TensorRT for AUTO1111's webui | 東方Project AI | Page 1

sweet pilot May 29, 2023, 9:55 AM

#

https://github.com/AUTOMATIC1111/stable-diffusion-webui-tensorrt

Read the readme carefully before attempting.

You might need to install cuda toolkit, make an nvidia account to download TensorRT and get Microsoft C++ build tools.

What this is

This extensions gives you a fairly straightforward method of converting your usual ckpt/safetensors models' unet into a TensorRT (TRT) format.
What it means is that once you properly compile the model, which will take from 15minutes to an hour or so, you may get massive speed boosts, with several caveats.

Caveats

Firstly, hires fix won't work out of the box.
The TRT has a specific max shape (which factors max token count, resolution and batch size) and the biggest you can get out of it is 512x1024 or 1024x512 or 768x768. These are usable in img2img however, the first 2 values listed would work with ultimate SD upscaler script with tile size 512, the 768x768 one works with multidiffusion (tile width/height 96/96).
Secondly, you need to compile the model (once), which takes some time, and has to be specific settings like I mentioned, I could see potentially having 3 TRT models per main model.
Thirdly, the TRT doesn't support LoRA or controlnet.

Who is this for then

If you generate a lot of smaller images and then choose one to upscale, this will be a speed boost.
If you use multidiffusion, this should also be a speed boost.

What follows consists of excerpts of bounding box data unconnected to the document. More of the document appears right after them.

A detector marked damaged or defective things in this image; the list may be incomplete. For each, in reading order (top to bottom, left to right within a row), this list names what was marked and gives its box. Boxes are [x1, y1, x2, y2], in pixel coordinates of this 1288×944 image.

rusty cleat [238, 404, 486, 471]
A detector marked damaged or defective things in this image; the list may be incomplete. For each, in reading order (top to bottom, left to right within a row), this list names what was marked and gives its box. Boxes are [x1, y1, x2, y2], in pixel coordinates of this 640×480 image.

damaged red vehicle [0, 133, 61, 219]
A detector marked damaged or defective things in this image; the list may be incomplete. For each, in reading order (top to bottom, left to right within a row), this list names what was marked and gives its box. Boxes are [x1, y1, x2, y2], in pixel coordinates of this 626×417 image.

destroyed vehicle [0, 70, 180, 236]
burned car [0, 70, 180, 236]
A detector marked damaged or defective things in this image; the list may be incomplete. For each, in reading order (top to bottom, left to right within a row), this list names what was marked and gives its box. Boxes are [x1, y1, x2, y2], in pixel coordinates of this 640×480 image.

You can easily activate or deactivate the TRT unet, especially if you put sd_unet in the quicksettings, swapping on and off from it takes a few seconds for me, and I'm definitely glad to have it as an option.

My settings

Two different settings that I've tried so far, will do landscape preset soon:
- Setting for using the model for img2img multidiff - 512x768 width, 512x768 height, 1 batch size, 75 token count (multidiff with small prompt is fine).
Setting for 512x768 - 512x576 width, 512x768 height, 2 batch size, 300 token count.

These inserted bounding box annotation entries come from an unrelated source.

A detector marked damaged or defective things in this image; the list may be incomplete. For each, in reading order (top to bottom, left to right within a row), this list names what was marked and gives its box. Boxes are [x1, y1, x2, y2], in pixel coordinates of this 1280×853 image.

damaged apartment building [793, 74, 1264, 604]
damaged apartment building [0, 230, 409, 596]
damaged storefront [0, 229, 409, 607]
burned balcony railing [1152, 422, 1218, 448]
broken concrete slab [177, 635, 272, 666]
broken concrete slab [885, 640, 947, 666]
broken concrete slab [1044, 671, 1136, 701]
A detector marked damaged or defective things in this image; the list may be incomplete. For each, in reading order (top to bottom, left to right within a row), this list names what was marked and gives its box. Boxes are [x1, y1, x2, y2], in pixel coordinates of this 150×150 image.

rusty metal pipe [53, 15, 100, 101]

sweet pilot May 29, 2023, 10:16 AM

#

If you're running into pycuda wheel build errors and it's complaining about Microsoft Visual C++ 14.0 or greater is required,get this
https://visualstudio.microsoft.com/vs/older-downloads/, install C++ build tools and ensure the latest versions of MSVCv142 - VS 2019 C++ x64/x86 build tools and Windows 10/11 SDK are checked.
I also had to install https://developer.nvidia.com/cuda-downloads.
Make sure to restart the shell or better yet, PC after doing the installation of these.

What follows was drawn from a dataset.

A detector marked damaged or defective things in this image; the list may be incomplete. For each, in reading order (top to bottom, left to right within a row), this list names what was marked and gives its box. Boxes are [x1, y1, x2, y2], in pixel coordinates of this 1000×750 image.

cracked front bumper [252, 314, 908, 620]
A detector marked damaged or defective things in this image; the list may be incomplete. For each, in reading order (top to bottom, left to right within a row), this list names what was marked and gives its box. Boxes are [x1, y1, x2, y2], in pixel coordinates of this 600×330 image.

If it's still complaining:
-look for "x64 native tools command prompt for vs 2019" in windows search
- open that terminal (it should tell you at the top that the environment has been initialized)
- navigate to your stable-diffusion-webui directory from the terminal
- activate venv (venv\Scripts\activate)
- run pip install pycuda

It should work. If it still doesn't, I have no clue.

#

Also do let me know if something here is wrong or you've had a different experience, I just got it running for myself, I'm not an expert.

icy sluice May 29, 2023, 10:56 PM

#

compatability

turing GPU's work, no issues (make sure to FP16/half floats) though not much of a boost (+18% for me)
ONNX models are sharable, TRT are not*
TRT sharing is possible, but for ampere+ (30xx)
- todo: how
if you're not on ampere, the VRAM minimum is iffy, i got it with 6GB vram; but took 40 min to convert ONNX to TRT

zealous flax May 30, 2023, 12:33 AM

#

Following ao's instructions, pycuda compiled on my end.
But convertion to ONNX fails w only 4GB vram. I might try cpu torch to convert to ONNX, but then theres the ONNX TRT convertion...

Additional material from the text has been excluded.